Published in Windspeaker & Raven’s Eye newspapers | March 2013 | Circulation: 145,000
Environmental, labour and democracy activists have thrown their weight behind a lawsuit by Hupacasath First Nation, which hopes to halt a major Canada-China trade pact through the courts.
According to band councillor Brenda Sayers, the B.C. lawsuit “reached a milestone” on Feb. 13 with affidavits of support submitted by the Union of BC Indian Chiefs, the Chiefs of Ontario, and several other bands.
At issue: the Canada-China Foreign Investment Promotion and Protection Agreement (FIPA). Critics fear the deal–being hammered out confidentially–would allow corporations of either country to sue a government over environmental, health or Aboriginal legislation, and potentially constrain Indigenous rights or treaties.

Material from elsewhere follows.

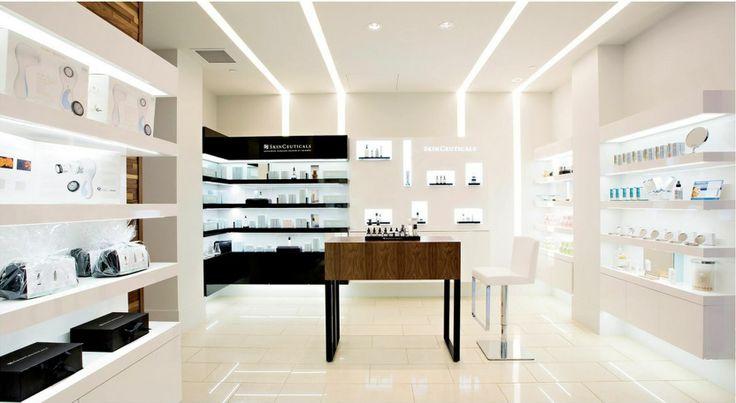 Custom Cosmetics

“This insidious agreement was negotiated behind closed doors, in secret,” said Stewart Phillip, president of the Union of BC Indian Chiefs. “This is a serious issue of major concern to First Nations people across this country; clearly it violates and undermines treaties across this country.
“It represents a very real and genuine threat to the interests of First Nations here in British Columbia… You cannot buy, sell or barter what you do not own. The Government of Canada, the provinces and the corporations do not hold title to the lands and resources comprising this country and province. That falls within the purview of the Indigenous peoples of this country.”
For Ben West, Tar Sands Campaigner with the group Forest Ethics Advocacy, the Canada-China deal seems tailor-made to lock in the Conservative government’s support for controversial pipelines from Alberta’s oil sands. That is because the deal would be binding for 31-years and penalties imposed for breaching it.